Kamal, M. M.; Cheng, Y.-H.; Chu, L.-W.; Nguyen, P. T.; Jeff Liu, C.-F.; Liao, C.-W.; Posch, T.; Leu, J.-Y.

Mutualistic endosymbiosis is a cornerstone of evolutionary innovation, enabling organisms to exploit diverse niches unavailable to individual species. However, our knowledge about the early evolutionary stage of this relationship remains limited. The association between the ciliate Tetrahymena utriculariae and its algal endosymbiont Micractinium tetrahymenae indicates an incipient stage of endosymbiosis. Although T. utriculariae cells rely on endosymbiotic algae to grow in low-oxygen conditions, they gradually lose the endosymbionts in aerobic conditions. Our comparative genomics reveals that the mitochondria-related genes of T. utriculariae are fast-evolving. Symbiotic cells display elongated mitochondria, which interact intimately with endosymbionts. Moreover, inhibiting mitochondrial fatty acid oxidation reduces host fitness but increases the endosymbiont population. Time-series transcriptomics reveal physiological fine-tuning of the host during day and night, underscoring adaptations for nutrient exchange and regulation. Notably, endosymbiotic algae downregulate photosynthesis-related genes compared with free-living cells, correlated with a substantially reduced chlorophyll content.

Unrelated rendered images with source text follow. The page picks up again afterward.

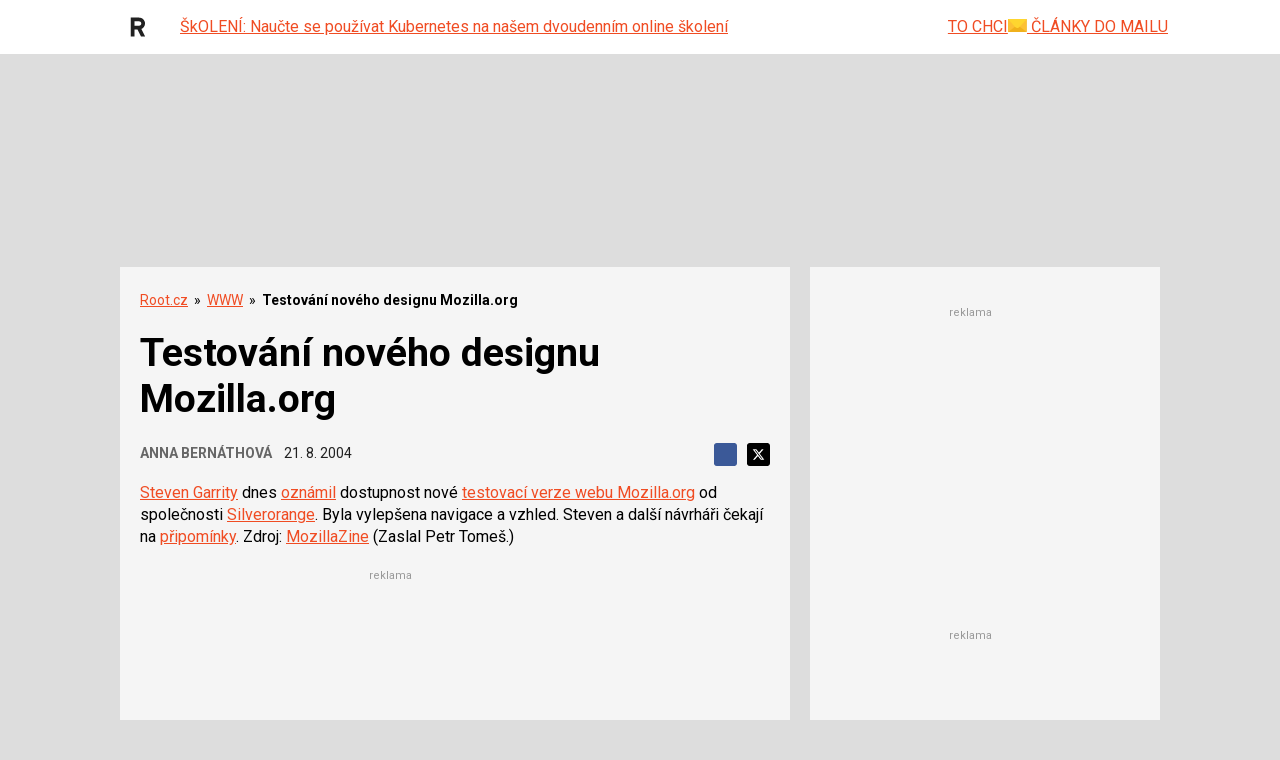

--- FILE ---
content_type: text/html; charset=utf-8
request_url: https://www.google.com/recaptcha/api2/aframe
body_size: 180
content:
<!DOCTYPE HTML><html><head><meta http-equiv="content-type" content="text/html; charset=UTF-8"></head><body><script nonce="cQSjaGlrcAHwvw8FfrHg2g">/** Anti-fraud and anti-abuse applications only. See google.com/recaptcha */ try{var clients={'sodar':'https://pagead2.googlesyndication.com/pagead/sodar?'};window.addEventListener("message",function(a){try{if(a.source===window.parent){var b=JSON.parse(a.data);var c=clients[b['id']];if(c){var d=document.createElement('img');d.src=c+b['params']+'&rc='+(localStorage.getItem("rc::a")?sessionStorage.getItem("rc::b"):"");window.document.body.appendChild(d);sessionStorage.setItem("rc::e",parseInt(sessionStorage.getItem("rc::e")||0)+1);localStorage.setItem("rc::h",'1768440744063');}}}catch(b){}});window.parent.postMessage("_grecaptcha_ready", "*");}catch(b){}</script></body></html>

These findings indicate that the endosymbionts exploit host metabolites to supplement reduced photosynthesis. Consistently, symbiotic Tetrahymena cells exhibit lower fitness under aerobic conditions than aposymbiotic cells. Our results support that mutualistic and parasitic relationships between symbiotic organisms are condition-dependent, especially at an early evolutionary stage.